Orders when child is found to be in need of care and protection

156. (1) If a children’s court finds that a child is in need of care and protection the court may make any order which is in the best interest of the child, which may be or include an order―

(a) referred to in section 46;

(b) confirming that the person under whose control the child is may retain care of the child, if the court finds that that person is a suitable person to provide for the safety and well-being of the child;

(c) that the child be returned to the person under whose care the child was before the child was placed in temporary safe care, if the court finds that that person is a suitable person to provide for the safety and well-being of the child;

(d) that the person under whose care the child was make arrangements for the child to be taken care of in a partial care facility at the expense of such person, if the court finds that the child became in need of care and protection because the person under whose care the child was lacked the time to care for the child;

(e) if the child has no parent or care-giver or has a parent or care-giver but that person is unable or unsuitable to care for the child, that the child be placed in –

(i) court-ordered kinship care, if the child has a family member who is able, suitable and willing to be entrusted with the care of the child;

(ii) foster care with a suitable foster parent;

(iii) foster care with a group of persons or an organisation operating a cluster foster care scheme;

(iv) temporary safe care, pending an application for, and finalisation of, the adoption of the child;

(v) shared care where different care-givers or centres alternate in taking responsibility for the care of the child at different times or periods; or

(vi) a child and youth care centre designated in terms of section 158 that provides a residential care programme suited to the child’s needs;

(f) if the child lives in a child-headed household, that the child must remain in that household subject to section 136;

(g) that the child be placed in a facility designated by the court which is managed by an organ of state, or registered, recognised or monitored in terms of legislation, for the care of children with disabilities or chronic illnesses, if the court finds that–

(i) the child has a physical or mental disability or chronic illness; and

(ii) it is in the best interest of the child to be cared for in such facility;

(h) that the child be placed in a child and youth care centre selected in terms of section 158 which provides a secure care programme suited to the needs of the child, if the court finds –

(i) that the parent or care-giver cannot control the child; or

(ii) that the child displays criminal behaviour;

(i) that the child receive appropriate treatment or attendance, if needs be at state expense, if the court finds that the child is in need of medical, psychological or other treatment or attendance;

(j) that the child be admitted as an inpatient or outpatient to an appropriate facility if the court finds that the child is in need of treatment for addiction to a dependence-producing substance; or

(k) interdicting a person from maltreating, abusing, neglecting or degrading the child or from having any contact with the child, if the court finds that –

(i) the child has been or is being maltreated, abused, neglected or degraded by that person;

(ii) the relationship between the child and that person is detrimental to the well-being or safety of the child; or

(iii) the child is exposed to a substantial risk of imminent harm.

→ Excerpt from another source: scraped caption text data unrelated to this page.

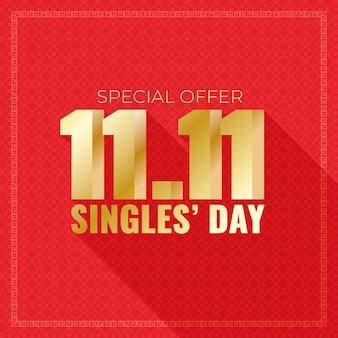 Gouden singles dag concept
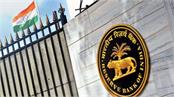 rbi refuses npa information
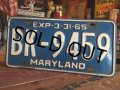 60s Vintage Lisence Plate / BK-9459 (MA35)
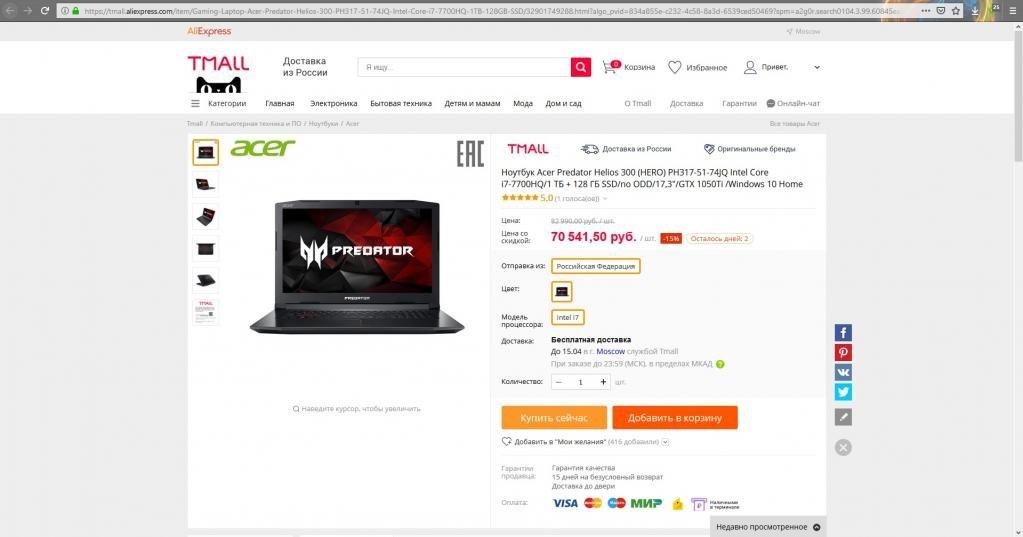 покупка ноутбука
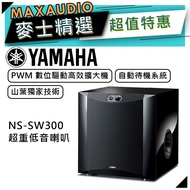 【可議價~】 YAMAHA 山葉 NS-SW300 | 超重低音喇叭 音響 鋼琴黑 | 喇叭 | 山葉喇叭 |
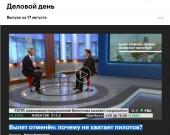 РБК ТВ: Вылет отменен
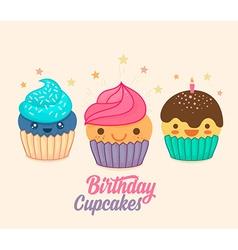 Cute birthday cupcake icon set vector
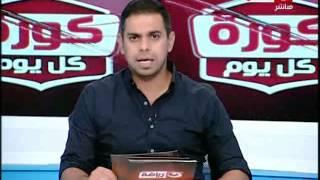 كورة كل يوم | تعرف مع كريم حسن شحاتة علي اخر اخبار الكرة المصرية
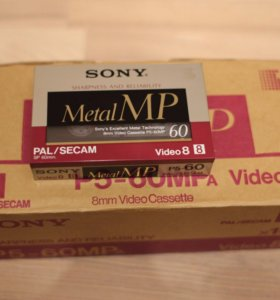 Видео Кассеты Sony metal MP video8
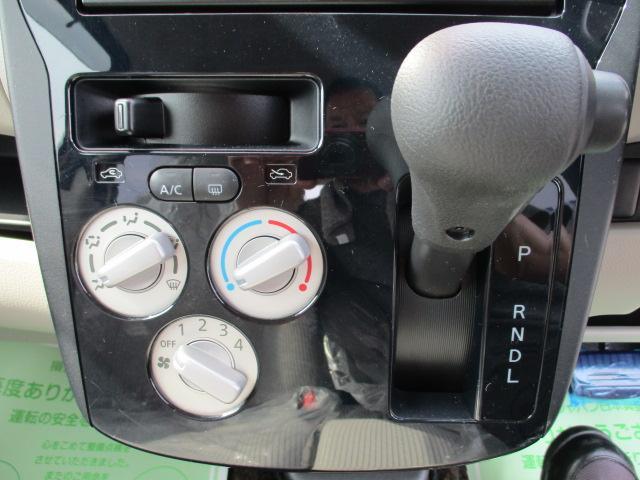 「日産」「デイズ」「コンパクトカー」「鹿児島県」の中古車16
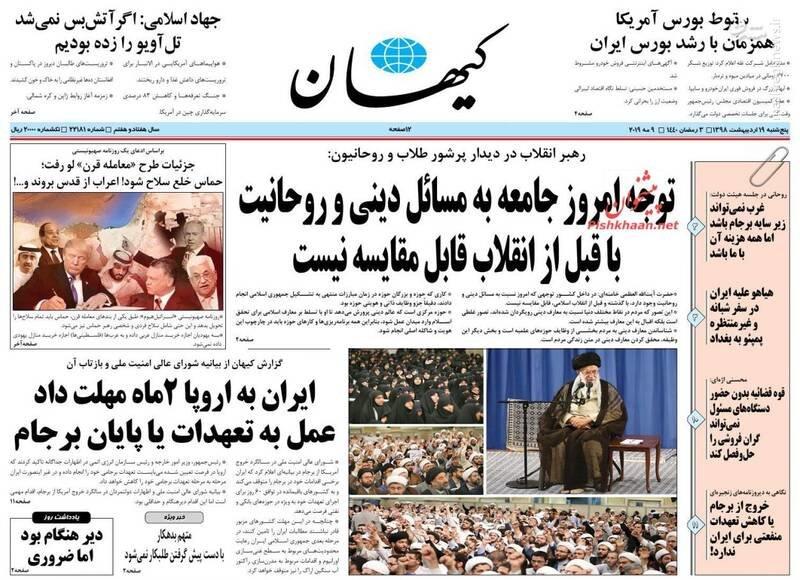 کیهان: توجه امروز جامعه به مسائل دینی و روحانیت با قبل از انقلاب قابل مقایسه نیست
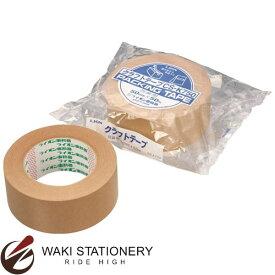 ライオン事務器 クラフトテープ [CS-K750] 87229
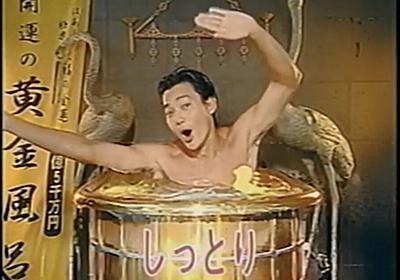 UNOが平成最後に「ホテル三日月」パロCMを製作、切ないくらい完全に昭和 - Togetter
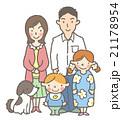 4人家族 21178954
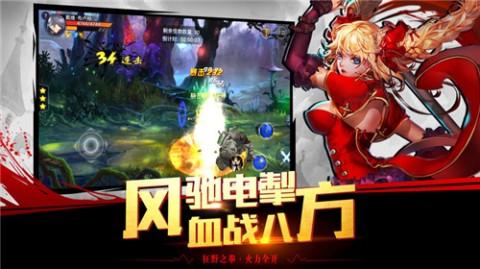 格斗战神安卓版截图(3)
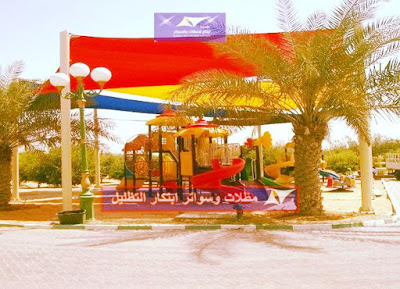 مظلات العاب الحدائق للاطفال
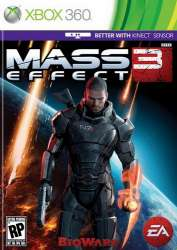 Mass Effect 3 Private Beta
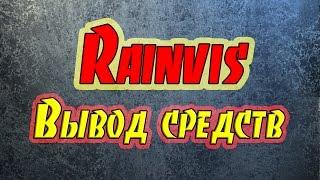 Rainvis.Com - Rainvis Вывод средств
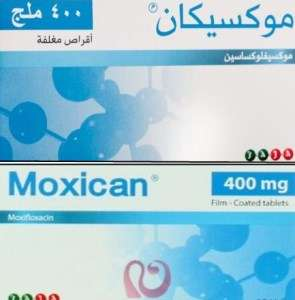 MOXICAN 400 mg film-coated tablet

(2) The court that makes an order contemplated in subsection (1) may order that the child concerned be kept in temporary safe care until such time as effect can be given to the court’s order.

(3) An order made by the court in terms of subsection (1) –

(a) is subject to such conditions as the court may determine which, in the case of the placement of a child in terms of subsection (1) (e) (i), (ii), (iii), (iv) or (v), may include a condition –

(i) rendering the placement of the child subject to supervision services by a designated social worker or authorised officer;

(ii) rendering the placement of the child subject to reunification services being rendered to the child and the child’s parents, care-giver or guardian, as the case may be, by a designated social worker or authorised officer; or

(iii) requiring the person in whose care the child has been placed, to co-operate with the supervising designated social worker or authorised officer or to comply with any requirement laid down by the court, failing which the court may reconsider the placement; and

(b) may be reconsidered by a children’s court at any time, and be confirmed, withdrawn or amended as may be appropriate.

(4) If a court finds that a child is not in need of care and protection the court may nevertheless issue an order referred to in subsection (1) in respect of the child, excluding a placement order.

Court orders to be aimed at securing stability in child’s life

157. (1) Before a children’s court gives an order in terms of section 156 for the removal of the child from the care of the child’s parent or care-giver, the court must―

(a) obtain and consider a report by a designated social worker on the conditions of the child’s life, which must include –

(i) an assessment of the developmental, therapeutic and other needs of the child;

(ii) details of family preservation services that have been considered or attempted; and

(iii) a documented permanency plan taking into account the child’s age and developmental needs aimed at achieving stability in the child’s life and containing the particulars prescribed by regulation; and

(b) consider the best way of securing stability in the child’s life, including whether such stability could be secured by –

(i) leaving the child in the care of the parent or care-giver under the supervision of a designated social worker, provided that the child’s safety and well-being must receive first priority;

(ii) placing the child in alternative care for a limited period to allow for the reunification of the child and the parent or care-giver with the assistance of a social worker;

(iii) placing the child in alternative care with or without terminating parental responsibilities and rights of the parent or care-giver;

(iv) making the child available for adoption; or

(v) issuing instructions as to the evaluation of progress made with the implementation of the permanency plan at specified intervals.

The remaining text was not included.